STATED GOAL: Convert the lines below into a two-column CSV with the header line_text,answer. Give one row for each line: put its text and its answer each in a single quoted field, replace line breaks with spaces, and leave out the pictures.
##########
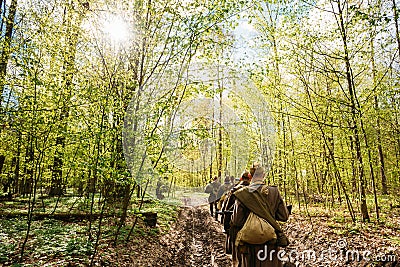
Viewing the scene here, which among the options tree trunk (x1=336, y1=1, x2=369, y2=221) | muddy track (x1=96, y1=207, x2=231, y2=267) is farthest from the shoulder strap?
tree trunk (x1=336, y1=1, x2=369, y2=221)

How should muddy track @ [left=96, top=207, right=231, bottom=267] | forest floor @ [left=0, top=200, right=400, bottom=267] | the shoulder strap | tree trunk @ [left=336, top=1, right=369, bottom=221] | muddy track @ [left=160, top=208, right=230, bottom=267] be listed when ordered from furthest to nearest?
tree trunk @ [left=336, top=1, right=369, bottom=221], muddy track @ [left=160, top=208, right=230, bottom=267], muddy track @ [left=96, top=207, right=231, bottom=267], forest floor @ [left=0, top=200, right=400, bottom=267], the shoulder strap

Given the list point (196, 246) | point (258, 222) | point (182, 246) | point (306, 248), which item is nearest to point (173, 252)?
point (182, 246)

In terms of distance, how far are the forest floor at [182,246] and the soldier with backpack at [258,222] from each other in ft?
7.56

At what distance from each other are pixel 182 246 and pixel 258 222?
4.67 metres

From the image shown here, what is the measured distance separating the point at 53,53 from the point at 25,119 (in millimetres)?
1710

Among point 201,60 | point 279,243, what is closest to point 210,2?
point 201,60

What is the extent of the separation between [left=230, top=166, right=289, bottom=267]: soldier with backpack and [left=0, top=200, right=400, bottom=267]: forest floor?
7.56ft

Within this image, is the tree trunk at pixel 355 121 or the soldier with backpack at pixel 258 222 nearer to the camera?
the soldier with backpack at pixel 258 222

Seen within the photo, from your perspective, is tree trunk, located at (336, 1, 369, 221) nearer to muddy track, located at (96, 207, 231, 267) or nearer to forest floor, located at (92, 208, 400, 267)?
forest floor, located at (92, 208, 400, 267)

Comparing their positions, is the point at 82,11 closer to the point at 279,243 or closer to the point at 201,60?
the point at 201,60

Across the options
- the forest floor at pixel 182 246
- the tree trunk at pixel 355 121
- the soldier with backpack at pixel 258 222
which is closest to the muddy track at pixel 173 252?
the forest floor at pixel 182 246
##########
TASK RESPONSE:
line_text,answer
"Viewing the scene here, which among the options tree trunk (x1=336, y1=1, x2=369, y2=221) | muddy track (x1=96, y1=207, x2=231, y2=267) is farthest from the shoulder strap?","tree trunk (x1=336, y1=1, x2=369, y2=221)"
"How should muddy track @ [left=96, top=207, right=231, bottom=267] | forest floor @ [left=0, top=200, right=400, bottom=267] | the shoulder strap | tree trunk @ [left=336, top=1, right=369, bottom=221] | muddy track @ [left=160, top=208, right=230, bottom=267] be listed when ordered from furthest to nearest?","tree trunk @ [left=336, top=1, right=369, bottom=221], muddy track @ [left=160, top=208, right=230, bottom=267], muddy track @ [left=96, top=207, right=231, bottom=267], forest floor @ [left=0, top=200, right=400, bottom=267], the shoulder strap"
"Given the list point (196, 246) | point (258, 222) | point (182, 246) | point (306, 248), which item is nearest to point (173, 252)?","point (182, 246)"
"In terms of distance, how far are the forest floor at [182,246] and the soldier with backpack at [258,222] from each other in ft?","7.56"
"At what distance from each other are pixel 182 246 and pixel 258 222?","4.67 metres"
"From the image shown here, what is the measured distance separating the point at 53,53 from the point at 25,119 (in millimetres)?","1710"
"Among point 201,60 | point 279,243, what is closest to point 210,2?","point 201,60"
"What is the extent of the separation between [left=230, top=166, right=289, bottom=267]: soldier with backpack and [left=0, top=200, right=400, bottom=267]: forest floor?","7.56ft"
"Within this image, is the tree trunk at pixel 355 121 or the soldier with backpack at pixel 258 222 nearer to the camera?","the soldier with backpack at pixel 258 222"
"Seen within the photo, from your perspective, is tree trunk, located at (336, 1, 369, 221) nearer to muddy track, located at (96, 207, 231, 267) or nearer to forest floor, located at (92, 208, 400, 267)?","forest floor, located at (92, 208, 400, 267)"
"Comparing their positions, is the point at 82,11 closer to the point at 279,243 or closer to the point at 201,60?","the point at 201,60"
"Across the options - the forest floor at pixel 182 246 - the tree trunk at pixel 355 121 - the soldier with backpack at pixel 258 222 which is closest to the muddy track at pixel 173 252?","the forest floor at pixel 182 246"